Hello @kennylbj, I will need more details/context for your request. What do you call clustering coefficient here? Are we speaking about this definition (which is not the only one): https://networkx.org/documentation/stable/reference/algorithms/generated/networkx.algorithms.cluster.clustering.html#networkx.algorithms.cluster.clustering ?
@Yomguithereal Yes, that's exactly what I requested, Same definition can be found in wikipeida.
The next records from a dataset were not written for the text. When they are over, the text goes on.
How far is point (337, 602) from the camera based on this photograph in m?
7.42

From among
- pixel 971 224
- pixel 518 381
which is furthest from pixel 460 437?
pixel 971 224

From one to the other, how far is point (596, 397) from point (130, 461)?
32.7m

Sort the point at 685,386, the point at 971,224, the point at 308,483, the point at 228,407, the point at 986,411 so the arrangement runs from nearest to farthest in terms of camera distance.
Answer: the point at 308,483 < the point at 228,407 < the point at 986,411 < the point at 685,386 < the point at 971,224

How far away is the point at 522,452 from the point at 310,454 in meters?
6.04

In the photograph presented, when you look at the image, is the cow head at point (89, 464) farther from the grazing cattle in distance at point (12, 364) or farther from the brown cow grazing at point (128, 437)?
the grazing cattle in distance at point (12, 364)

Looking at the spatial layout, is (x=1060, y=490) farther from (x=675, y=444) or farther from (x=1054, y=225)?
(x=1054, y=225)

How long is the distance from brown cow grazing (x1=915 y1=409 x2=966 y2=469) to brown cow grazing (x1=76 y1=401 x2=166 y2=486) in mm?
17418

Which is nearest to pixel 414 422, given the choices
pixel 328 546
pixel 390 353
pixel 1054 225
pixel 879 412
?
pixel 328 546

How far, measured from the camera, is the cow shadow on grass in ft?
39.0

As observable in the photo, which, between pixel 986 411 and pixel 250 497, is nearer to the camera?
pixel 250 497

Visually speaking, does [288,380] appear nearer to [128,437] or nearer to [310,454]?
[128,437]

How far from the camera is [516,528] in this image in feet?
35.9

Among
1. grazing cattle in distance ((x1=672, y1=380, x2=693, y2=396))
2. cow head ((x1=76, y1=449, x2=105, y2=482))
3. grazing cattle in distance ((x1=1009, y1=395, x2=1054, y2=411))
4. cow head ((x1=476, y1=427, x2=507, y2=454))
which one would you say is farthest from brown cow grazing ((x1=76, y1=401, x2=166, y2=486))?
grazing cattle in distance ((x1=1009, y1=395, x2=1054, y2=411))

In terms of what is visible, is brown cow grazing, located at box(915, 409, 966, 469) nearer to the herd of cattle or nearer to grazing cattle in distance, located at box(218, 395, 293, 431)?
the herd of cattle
Ok. Let me figure out if I need to enumerate actual triangles to compute the metric (in which case I must refactor my triangle enumerating routine using the Chiba-Nishizeki algorithm beforehand) or not. If I don't need that, it should be straightforward to implement (for unweighted graphs, at least).
Hello, Do we have any news on this issue? Or there is a way to calculate the clustering coefficient of a graph? Thanks!
No news sorry. Did not have time nor incentive to work on this lately.
Well, thats bad news :( Could you point me in a direction in how to calculate this? We need to include this calculation in our graph.
networkx has some code to do this here: https://networkx.org/documentation/stable/reference/algorithms/generated/networkx.algorithms.cluster.clustering.html#networkx.algorithms.cluster.clustering if you want the metric for nodes. You could replicate it using graphology but this is not a simple thing to do.
Then if you "just" need some metric related to the importance of a node, maybe another of the centrality metrics already implemented could also fit the bill? The clustering coefficient is quite niche and I have never seen it used in the wild, but again I am coming from visual network analysis and I don't know all scientific disciplines that might absolutely need the clustering coefficient for very good reasons beyond my knowledge.